• **Text**:
* * * * * * *

Following the enactment of the Building Safety Act 2022 ("BSA"), the First Tier Tribunal ("FTT") recently granted the first Remediation Order in favour of leaseholders, against a freeholder/landlord in relation to external fire-safety issues. The decision of Waite & others v Kedai Ltd provides important insight into how such proceedings may play out before the FTT.

Remediation Order

Under the BSA, s123 provides that a Remediation Order may be granted by the FTT in favour of a "relevant person" in relation to "relevant defects" affecting a "relevant building" against a "relevant landlord" – each have the following meaning:

1. A relevant person includes a person with a legal or equitable interest in a building, among others;

2. A relevant defect is a defect that causes a building safety risk and arises from work undertaken in the period from 28 June 1992 to 28 June 2022;

3. A relevant building contains at least two dwellings and is at least 11 metres high and / or has five storeys; and

4. A relevant landlord is a landlord under a lease of a relevant building.

* * * * * * *

• **Supplied information**:
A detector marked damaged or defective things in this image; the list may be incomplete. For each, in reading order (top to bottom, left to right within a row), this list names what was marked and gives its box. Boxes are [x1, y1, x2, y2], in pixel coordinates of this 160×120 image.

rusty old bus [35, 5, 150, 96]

* * * * * * *

• **Given instruction**:
Reproduce the entire passage on the first Remediation Order granted under the Building Safety Act 2022, word for word and without any changes.

• **Reply to the task**:
Following the enactment of the Building Safety Act 2022 ("BSA"), the First Tier Tribunal ("FTT") recently granted the first Remediation Order in favour of leaseholders, against a freeholder/landlord in relation to external fire-safety issues. The decision of Waite & others v Kedai Ltd provides important insight into how such proceedings may play out before the FTT.

Remediation Order

Under the BSA, s123 provides that a Remediation Order may be granted by the FTT in favour of a "relevant person" in relation to "relevant defects" affecting a "relevant building" against a "relevant landlord" – each have the following meaning:

1. A relevant person includes a person with a legal or equitable interest in a building, among others;

2. A relevant defect is a defect that causes a building safety risk and arises from work undertaken in the period from 28 June 1992 to 28 June 2022;

3. A relevant building contains at least two dwellings and is at least 11 metres high and / or has five storeys; and

4. A relevant landlord is a landlord under a lease of a relevant building.